I've had recent opportunity to ride all the Victory models, including those with the wide rear tire. Those wide flat tires require firm, hard, direct input to the grips when leaned over to maintain your line at ANY lean angle. I'd bet a car tire on the rear of the bike would create a similar issue.
 
What a hoot!!! This thread has been awesome fun. Love all the responses. I wanted to know what everyone thought, and got it!
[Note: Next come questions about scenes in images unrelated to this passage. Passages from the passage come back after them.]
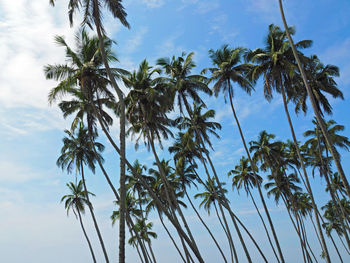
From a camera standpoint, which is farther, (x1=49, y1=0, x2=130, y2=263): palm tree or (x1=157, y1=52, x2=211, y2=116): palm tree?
(x1=157, y1=52, x2=211, y2=116): palm tree

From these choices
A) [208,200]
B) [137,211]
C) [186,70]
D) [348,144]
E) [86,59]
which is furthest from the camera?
[208,200]

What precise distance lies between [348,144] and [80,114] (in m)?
31.4

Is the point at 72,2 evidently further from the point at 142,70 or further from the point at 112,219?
the point at 112,219

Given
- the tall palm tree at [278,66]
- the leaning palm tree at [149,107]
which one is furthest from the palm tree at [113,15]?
the tall palm tree at [278,66]

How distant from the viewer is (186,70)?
25031 mm

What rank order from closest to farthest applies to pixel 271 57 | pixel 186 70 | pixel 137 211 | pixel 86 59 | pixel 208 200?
pixel 86 59 → pixel 271 57 → pixel 186 70 → pixel 137 211 → pixel 208 200

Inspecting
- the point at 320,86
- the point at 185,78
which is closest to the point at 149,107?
the point at 185,78

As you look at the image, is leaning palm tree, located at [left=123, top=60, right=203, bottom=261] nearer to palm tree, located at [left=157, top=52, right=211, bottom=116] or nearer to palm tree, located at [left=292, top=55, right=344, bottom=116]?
palm tree, located at [left=157, top=52, right=211, bottom=116]

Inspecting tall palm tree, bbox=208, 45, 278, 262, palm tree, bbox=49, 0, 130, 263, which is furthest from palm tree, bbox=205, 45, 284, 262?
palm tree, bbox=49, 0, 130, 263

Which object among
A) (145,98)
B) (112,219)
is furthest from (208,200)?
(145,98)

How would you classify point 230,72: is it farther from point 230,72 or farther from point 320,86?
point 320,86

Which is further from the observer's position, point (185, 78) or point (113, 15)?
point (185, 78)

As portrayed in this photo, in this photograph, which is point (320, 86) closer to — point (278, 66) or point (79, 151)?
point (278, 66)

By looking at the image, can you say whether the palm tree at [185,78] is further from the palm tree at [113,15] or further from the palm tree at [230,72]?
the palm tree at [113,15]
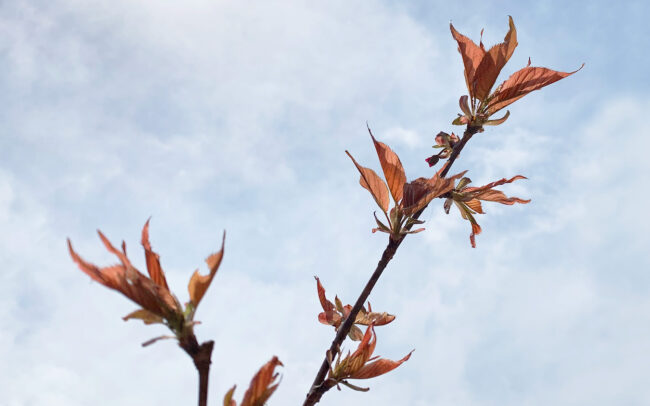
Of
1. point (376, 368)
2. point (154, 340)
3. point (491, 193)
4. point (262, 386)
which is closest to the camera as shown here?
point (154, 340)

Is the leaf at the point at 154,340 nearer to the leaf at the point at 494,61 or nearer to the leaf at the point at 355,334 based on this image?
the leaf at the point at 355,334

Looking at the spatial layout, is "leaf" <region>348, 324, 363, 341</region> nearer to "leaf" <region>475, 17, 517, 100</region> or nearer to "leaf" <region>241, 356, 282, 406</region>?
"leaf" <region>241, 356, 282, 406</region>

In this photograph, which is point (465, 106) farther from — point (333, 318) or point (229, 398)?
point (229, 398)

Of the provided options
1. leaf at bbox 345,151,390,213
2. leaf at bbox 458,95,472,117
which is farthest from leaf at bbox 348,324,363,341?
leaf at bbox 458,95,472,117

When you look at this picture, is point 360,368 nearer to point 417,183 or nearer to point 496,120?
point 417,183

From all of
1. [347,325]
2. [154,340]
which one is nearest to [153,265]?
[154,340]

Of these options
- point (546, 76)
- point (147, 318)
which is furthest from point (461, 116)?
point (147, 318)
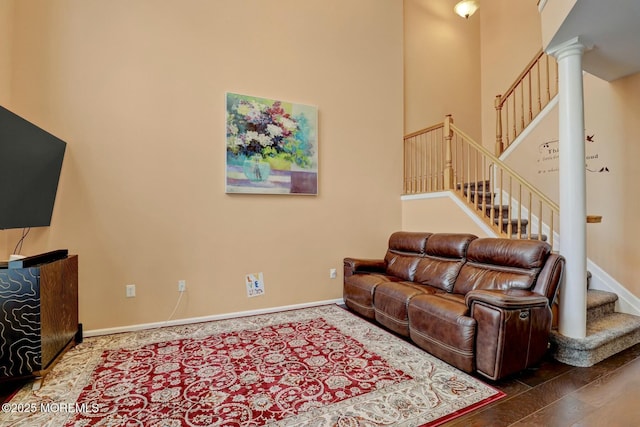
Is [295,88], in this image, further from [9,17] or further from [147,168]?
[9,17]

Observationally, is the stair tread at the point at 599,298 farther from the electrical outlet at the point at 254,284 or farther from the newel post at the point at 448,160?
the electrical outlet at the point at 254,284

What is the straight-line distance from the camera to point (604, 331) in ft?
8.82

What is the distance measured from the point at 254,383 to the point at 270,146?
2.62 metres

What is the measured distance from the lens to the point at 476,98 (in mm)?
6152

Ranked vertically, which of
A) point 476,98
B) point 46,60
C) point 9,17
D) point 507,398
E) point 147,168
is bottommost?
point 507,398

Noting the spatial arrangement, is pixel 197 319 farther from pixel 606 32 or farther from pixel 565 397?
pixel 606 32

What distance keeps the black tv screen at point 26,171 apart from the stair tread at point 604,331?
4.32m

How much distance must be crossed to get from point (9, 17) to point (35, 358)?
2967mm

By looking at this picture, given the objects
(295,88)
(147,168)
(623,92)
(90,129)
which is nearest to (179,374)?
(147,168)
Thanks loads guys! Next topic?

Michael B

P.S. My next cycle rubber will be cycle tires...just sayin'
 
There's "thinking outside the box" and then there's stumbling into ignorance, this topic being the latter. Sorry, but it's ok and actually preferrable to be educated and informed. Calling the opposite "thinking outside the box" is pretty weak.
 
This all reminds me of about 10 years ago when I put a trials tire on my dirt bike for racing hare scrambles and enduros. Most said I was 'crazy'. Then as others tried it, most of them found it to be superior to conventional knobby tires. But I was experimenting on a bike with top speeds in the high teens, and surrounded by dirt and trees, not cars and trucks! That said , I think I will keep my thoughts 'inside the box' on this one!
 
The handling on my bike suffers enough from my tires "squaring off" from running all the straight roads around here. There's no way I'd consider a car tire unless it was for a trike or sidecar rig.
 
The rear car tire on gold wings has been going on for years and for the life of me I can't really understand why.

Car tires on trikes or sidecar rigs seems OK as they never lean, but not on a 2 wheeled motorcycle. Trikes and sidecar rigs are still registered as a motorcycle so I don't really know where one stands legally when running car tires.

As somebody else pointed out, I would think your insurance would be null & void if you were running car tires on a motorcyle. They always look for any excuse to deny a claim, and by running car tires you've handed them a good reason.

I still think it is a dumb idea, but my view is, each to their own.